Farmer and marketer provide food for thought
food_epicurious1

A carrot grown in Pemberton then eaten in Whistler is a carrot that has impacted the world less significantly than a carrot grown in Mexico and eaten in Whistler. This is the belief of food advocates like Lana Martin of Sea to Sky Organics and Sarah McMillan of Rootdown Farm.

Martin is an Internet-based retailer based in Squamish and McMillan is a farmer based in Pemberton. Both are working hard to offer Sea to Sky residents good food produced close to home.

McMillan sells the vegetables produced at her farm to restaurants, Nesters Market, the Pemberton Valley Supermarket, farmers market shoppers and participants in the Rootdown harvest box program. The people who purchase the produce are offered a wide variety of vegetables. There's only one vegetable McMillan doesn't grow.

"We don't grow potatoes because everyone else in Pemberton does a really good job of it," says McMillan on a warm Saturday while she multi-tasks trying to determine why no water is coming out of the taps at her home.

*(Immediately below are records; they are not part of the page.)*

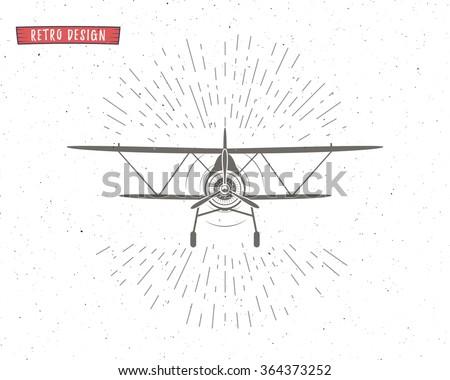 Vintage Airplane background with sunbursts. Flying emblem. Biplane label. Retro Plane wallpaper, design elements. Old prints for t shirt. Aviation brochure, flyer. Travel motivational poster.  - stock vector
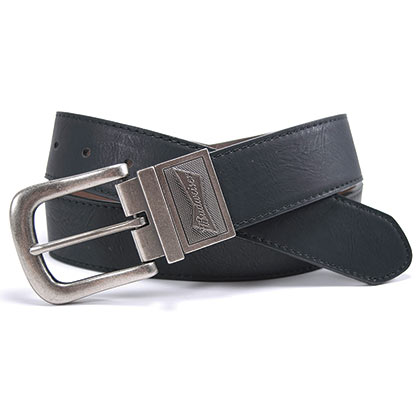 BUDWEISER Reversible Silver Buckle Belt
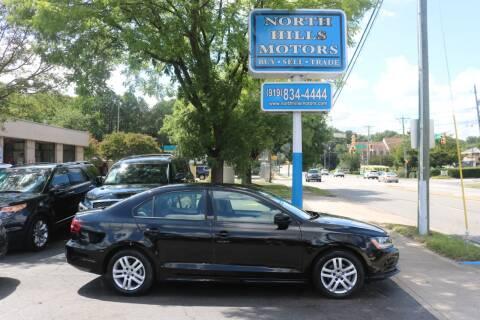 2018 Volkswagen Jetta for sale at North Hills Motors in Raleigh NC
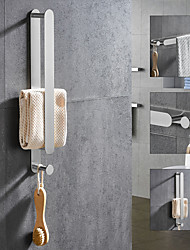 cheap -Brushed Multifunctional Towel Bar with Hook 304 Stainless Steel Electroplated, 40cm, Brushed, Bathroom and Kitchen Shelf Punch-free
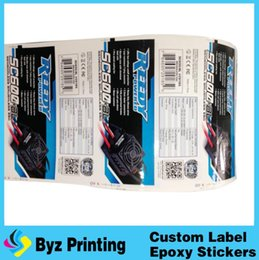Wholesale Oem Vinyl - OEM Wholesale PVC Custom Stickers Eco-friendly Vinyl Self Adhesive Waterproof Printing Sticker Labels Sheet Package For Food
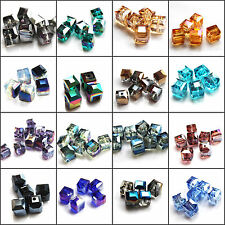 Wholesale 11 colors 10pcs 10mm Faceted Square Cube Cut Glass Crystal Beads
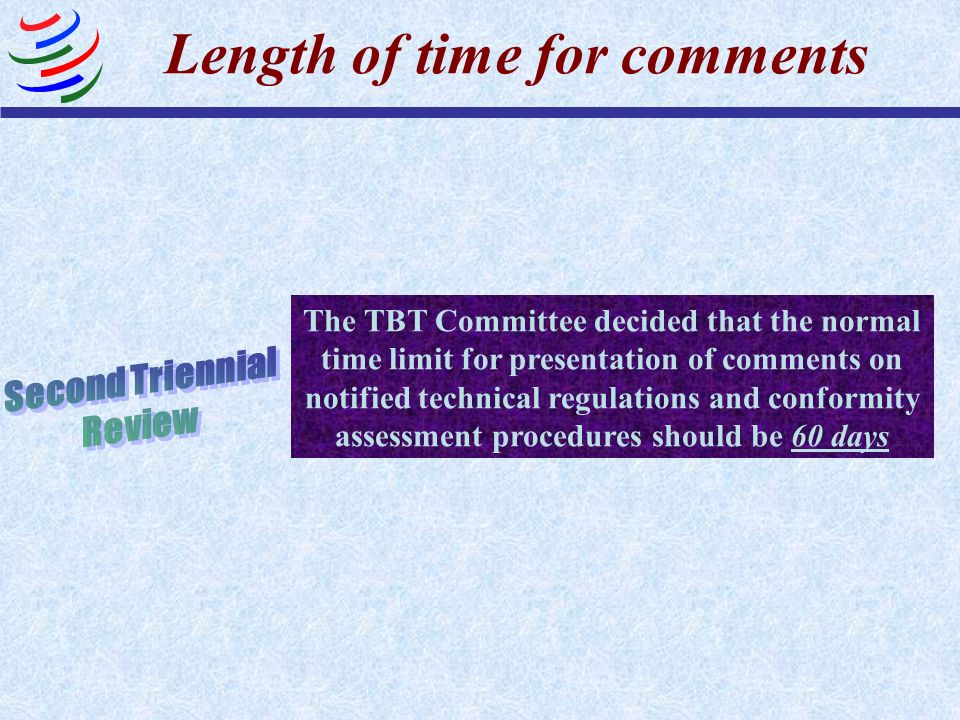 Length of time for comments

According to McMillan, a very small amount of Rootdown's produce is sold to the grocery stores while harvest box subscribers pay early in the year for 15 harvest boxes distributed over 15 weeks filled with $30 worth of produce in each box. McMillan's customers meet at a central location at a specific time to get their harvest box each week during the warmer months of the year.

Martin operates her service all year around and when she can't source products close by she searches the globe for what her customers are demanding. Martin is also offering a higher level of service for her customers by delivering their weekly orders to their homes.

"I got really passionate because I just kind of said to myself, 'Why am I not buying all organic and as much local as possible?' and I went out to do it and found it was really difficult," Martin explains from her home in Squamish where there were no problems with the water system. "In Squamish I find it very difficult (to get locally produced organic produce)."

She started grocery shopping in Vancouver but that wasn't really working for her.

"From there I kept developing Sea to Sky Organics," Martin says. "I really wanted to be able to bring as many of the local farmers in to it as I could."

She is working with, and constantly looking for, producers nearby to provide her customers with everything from vegetables to meat, bread, canned food, packaged foods, soap, pet supplies and even small appliances.

"I try and find as many locally made organic products as I can and try and integrate those in," says Martin. "We even had wild-crafted stinging nettles and wild-crafted fiddle heads this spring."

While Martin is filling weekly orders and with McMillan's water flowing again McMillan and her team are preparing for June 16 when the Whistler Farmer's Market opens again for the season.